この報告書に基づき、今後は産学官が連携して具体的な取り組みを進めていくことになります。国土交通省は、これらの施策を通じて船舶産業の変革を実現し、引き続き船舶の安定供給によって国民生活や経済安全保障を支えていく考えです。

日本の船舶産業は、技術力と品質の高さで世界的に評価されてきました。しかし、近年の国際競争の激化や環境規制の強化、デジタル化の進展など、業界を取り巻く環境は大きく変化しています。今回の新たな目標設定と変革への取り組みは、こうした変化に対応し、日本の船舶産業が世界市場でリーダーシップを発揮し続けるための重要な一歩となります。

業界関係者や専門家からは、この野心的な目標に対して期待と課題の両方の声が上がっています。技術開発や設備投資には多額の資金が必要となるため、政府の支援策や民間企業の投資意欲が鍵を握ると指摘する声もあります。また、人材確保については、造船業の魅力をいかに若い世代に伝えるかが重要な課題となっています。

一方で、環境に配慮した次世代船舶の需要は今後さらに高まると予想されており、日本がこの分野でリーダーシップを取ることができれば、大きな経済効果も期待できます。また、自動運航技術の発展は、海上輸送の安全性向上にもつながる可能性があります。

国土交通省は、この報告書の内容を踏まえ、今後具体的な施策を展開していく方針です。業界団体や関連企業とも緊密に連携しながら、目標達成に向けたロードマップの詳細を固めていくことになります。また、進捗状況を定期的に確認し、必要に応じて施策の見直しも行う予定です。
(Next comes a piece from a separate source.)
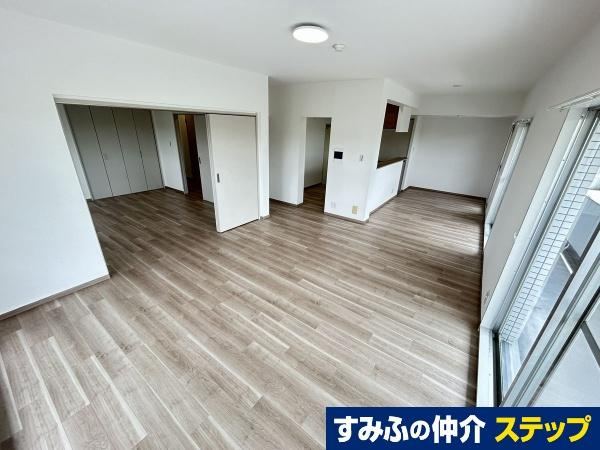 4LDK apartment in Nara, Nara - Photo 1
この取り組みが成功すれば、日本の船舶産業は単に船を造るだけでなく、船のライフサイクル全体に関わる総合的なサービスを提供する産業へと進化する可能性があります。それは、より高い付加価値を生み出し、持続可能な成長を実現する道筋となるでしょう。

船舶産業の変革は、日本の製造業全体にとっても重要な意味を持ちます。環境技術やデジタル技術を活用した生産性向上の取り組みは、他の製造業にも応用できる可能性があるからです。その意味で、今回の目標設定と変革への挑戦は、日本の製造業全体の未来を左右する重要な試金石となるかもしれません。